In some situations, culling – hunts conducted by professionals to achieve a rapid reduction in population – is sometimes used as a strategy to manage overpopulation. A recent article by the ecologist Elizabeth Kolbert in the New Yorker (“Move in for the Cull,” June 17, 2024) explores the ethical, emotional and practical complications of deliberate culling for conservation purposes and observes that, though deliberate culling may sound distasteful, the fact is that the slaughter of farm-raised animals is a given.
Moreover, with humane means of population control, like contraception, currently considered to be both ineffective and costly, hunting seems the only feasible remedy for deer overpopulation at present.
Different techniques apply to repopulating forests and keeping pests and pathogens out. Charles Canham, the Cary Institute ecologist, stresses that while tree planting is a good long-term strategy, trees should be grown from bare root or seeds, because a tree with a root ball in potting soil may carry along harmful worms. Likewise, overfertilizing trees is actually counterproductive, as it will make the tree more attractive to pests.
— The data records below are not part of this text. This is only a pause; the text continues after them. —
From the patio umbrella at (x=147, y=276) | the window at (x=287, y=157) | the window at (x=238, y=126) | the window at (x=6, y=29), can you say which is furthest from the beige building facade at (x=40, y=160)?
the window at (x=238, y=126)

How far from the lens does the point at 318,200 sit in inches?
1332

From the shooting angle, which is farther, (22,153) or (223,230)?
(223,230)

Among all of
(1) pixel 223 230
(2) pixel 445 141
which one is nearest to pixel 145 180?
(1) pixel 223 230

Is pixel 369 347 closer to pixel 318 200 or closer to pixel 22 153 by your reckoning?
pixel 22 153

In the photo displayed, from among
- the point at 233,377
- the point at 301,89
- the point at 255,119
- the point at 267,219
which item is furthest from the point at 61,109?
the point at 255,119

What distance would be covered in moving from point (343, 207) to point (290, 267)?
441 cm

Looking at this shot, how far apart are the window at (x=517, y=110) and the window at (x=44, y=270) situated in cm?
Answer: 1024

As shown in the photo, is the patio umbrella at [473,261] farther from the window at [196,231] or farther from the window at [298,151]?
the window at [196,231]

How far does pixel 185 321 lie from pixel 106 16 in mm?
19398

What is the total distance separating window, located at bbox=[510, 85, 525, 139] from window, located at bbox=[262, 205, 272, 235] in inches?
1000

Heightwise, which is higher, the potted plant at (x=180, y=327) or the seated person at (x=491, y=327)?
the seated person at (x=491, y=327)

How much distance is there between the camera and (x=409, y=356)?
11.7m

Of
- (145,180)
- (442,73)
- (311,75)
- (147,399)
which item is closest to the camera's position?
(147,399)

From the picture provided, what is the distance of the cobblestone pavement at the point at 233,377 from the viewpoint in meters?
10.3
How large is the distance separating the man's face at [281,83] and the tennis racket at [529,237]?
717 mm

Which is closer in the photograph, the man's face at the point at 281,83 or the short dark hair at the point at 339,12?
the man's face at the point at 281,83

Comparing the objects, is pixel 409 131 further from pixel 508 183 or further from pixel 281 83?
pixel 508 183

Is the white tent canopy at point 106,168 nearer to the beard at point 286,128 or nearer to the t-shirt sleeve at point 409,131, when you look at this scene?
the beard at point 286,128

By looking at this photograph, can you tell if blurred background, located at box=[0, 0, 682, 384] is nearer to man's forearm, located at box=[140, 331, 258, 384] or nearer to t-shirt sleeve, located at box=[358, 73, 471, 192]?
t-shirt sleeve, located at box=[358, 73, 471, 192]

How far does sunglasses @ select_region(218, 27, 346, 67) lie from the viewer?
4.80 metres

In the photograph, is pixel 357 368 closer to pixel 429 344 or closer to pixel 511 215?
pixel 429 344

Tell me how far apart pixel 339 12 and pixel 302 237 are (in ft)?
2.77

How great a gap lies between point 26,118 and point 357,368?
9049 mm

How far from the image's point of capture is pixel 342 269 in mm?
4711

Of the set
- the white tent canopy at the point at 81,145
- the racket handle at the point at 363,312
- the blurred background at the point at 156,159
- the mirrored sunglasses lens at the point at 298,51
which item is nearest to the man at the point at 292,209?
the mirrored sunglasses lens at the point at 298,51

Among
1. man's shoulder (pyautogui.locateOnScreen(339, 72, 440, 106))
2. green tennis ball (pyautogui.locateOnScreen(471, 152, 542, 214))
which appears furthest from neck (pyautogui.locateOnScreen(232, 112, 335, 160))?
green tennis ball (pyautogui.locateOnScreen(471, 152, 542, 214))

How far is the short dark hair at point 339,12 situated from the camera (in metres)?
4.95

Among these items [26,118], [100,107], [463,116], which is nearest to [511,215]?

Cutting away vines that can choke a tree is helpful. Avoiding driving over lawns – and hence tree roots – is also good.
And, as with all of nature, exposing young children to the woods and instilling a love of forests will help ensure a population of stewards for the future. Moreover, a study conducted in Finland found that three- to five-year-old city-dwelling children in a day care program, who were exposed to daily forest walks and gardening for as little as one month, saw improvement in their immune systems. The study supports the “biodiversity hypothesis” – a theory that says that exposure to a diverse environment enhances the human immune system.
To experience local forests and see the effects of stressors first-hand: The Rheinstrom Hill Audubon Sanctuary in Craryville (225 Cambridge Road) has some long-standing exclosures where the effects of excluding deer from an area can be seen. The recently-published field guide “From the Hudson to the Taconics,” authored by the Farmscape Ecology Program and Hudsonia Ltd., devotes nearly 100 pages to identifying the different types of forests and their publicly-accessible locations in the county, as well as species of environmental concern and potential stewardship methods. Montgomery Place, adjacent to the Bard Campus, is, as Dr. Canham puts it, an example of “a great old forest.” The DEC website includes materials on forest health and sets out the regulations that govern deer hunting.